The Institute of International Finance, a US-based financial group representing the world’s 330 largest banks, warned last Friday that “the difficulties inherent in fine-tuning the Chinese economy suggest that the adjustment to more moderate growth is likely to be bumpy with implications for the rest of the region and the world.”

So sensitive are the financial markets that a vaguely worded announcement by Beijing on May 10 about “limited price increases” provoked an immediate reaction. Hong Kong’s Hang Seng China Enterprises Index fell 7.7 percent—the biggest fall in four years—while stock markets in Shanghai and Shengzhen dropped 2.2 and 2.5 percent respectively.

Andy Xie, the chief economist for Morgan Stanley Asia, warned last month that the “hard landing scenario likelihood is rising fast. Something bad could happen in the next three to four quarters.” He has repeatedly likened the investment bubble in China to that of other regional economies prior to the Asian economic crisis in 1997-98.

Inflation and social unrest

A huge global imbalance has developed as China has become what is dubbed the “workshop of the world”—a massive cheap labour platform for transnational corporations. One of the consequences has been a trebling of global shipping costs over the past two years, due to the huge quantities of raw materials and components being imported by China.

Increased transport costs have translated into rising prices for production inputs. As labour is so cheap in China, raw materials and components account for most of the cost of finished products, putting enormous pressures on Chinese manufacturers to raise their prices despite cutthroat competition for export markets. If the prices of Chinese manufactured goods do start to rise, it could translate into global inflation, forcing central banks around the world, including China’s own, to increase interest rates.

The Chinese government is acutely conscious of the political implications of inflation or a financial collapse. The anarchic process of market reforms over the past two decades has opened China up to a flood of foreign investment and created a deepening social divide between a small wealthy, corrupt elite and the vast majority of working people.

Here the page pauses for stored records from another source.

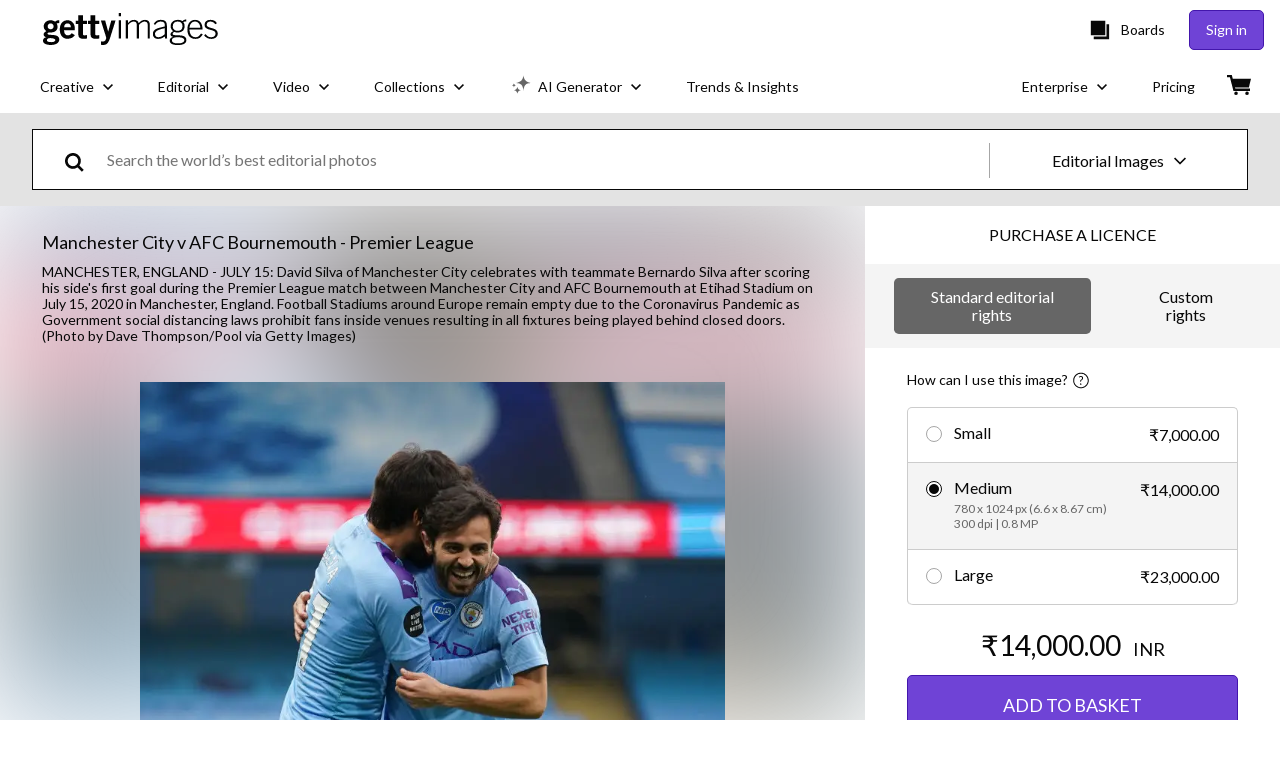

--- FILE ---
content_type: text/javascript; charset=utf-8
request_url: https://www.gettyimages.in/components/global-nav/static/Flags-IND.fa961dfb7671ee392214.js
body_size: 688
content:
"use strict";(self.webpackChunkglobal_nav=self.webpackChunkglobal_nav||[]).push([[3764],{7316:function(e,l,a){a.r(l);var t=a(9998),n=a.n(t);function r(){return r=Object.assign?Object.assign.bind():function(e){for(var l=1;l<arguments.length;l++){var a=arguments[l];for(var t in a)({}).hasOwnProperty.call(a,t)&&(e[t]=a[t])}return e},r.apply(null,arguments)}l.default=({styles:e={},...l})=>n().createElement("svg",r({viewBox:"0 0 96 60"},l),n().createElement("path",{fill:"#f2f0f0",d:"M0 19.688h96v20.625H0V19.686z"}),n().createElement("path",{fill:"#ec9141",d:"M0 0h96v19.688H0V0z"}),n().createElement("path",{fill:"#1f8040",d:"M0 40.313h96V60H0V40.312z"}),n().createElement("g",{transform:"translate(40 22)"},n().createElement("circle",{cx:"8",cy:"8",r:"8",fill:"#fff",stroke:"#282862"}),n().createElement("circle",{cx:"8",cy:"8",r:"3",fill:"#282862"}),n().createElement("path",{fill:"none",d:"M8 .5v15m2.93-14.404L5.07 14.904m9.884-9.714L1.046 10.81m10.117 4.29L5.544 1.193M15.1 10.97L1.291 5.11m12.012-2.413L2.697 13.303m10.96.147L3.05 2.843M15.5 8H.5",className:e["prefix__icons-unisporkal-shared-flags-ind-svg-st5"]||"prefix__icons-unisporkal-shared-flags-ind-svg-st5"})))}}]);
//# sourceMappingURL=Flags-IND.fa961dfb7671ee392214.js.map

Sharp increases in the cost of living in 1988 directly contributed to the mass anti-government protests in May-June 1989. Five years later, in 1993-1994, a carefully-managed “soft landing” of the economy to end the feverish growth associated with property speculation resulted in social unrest as millions of Chinese were thrown out of work.

An article entitled “Fears grow in China that boom will go bust” in the Chicago Tribune on May 2 warned: “A crash could destroy the real estate market, wreak havoc with already weak banks, throw millions of people out of work, cast farmers into deprivation and lead to the one crisis China’s authoritarian government fears most: social unrest.”

Beijing is faced with an unpalatable dilemma. On the one hand, it cannot afford to let the speculative frenzy continue unchecked because the inevitable collapse of the financial bubble will have devastating social and political consequences. On the other hand, slower growth will discourage further foreign investment and lead to higher unemployment and rising discontent.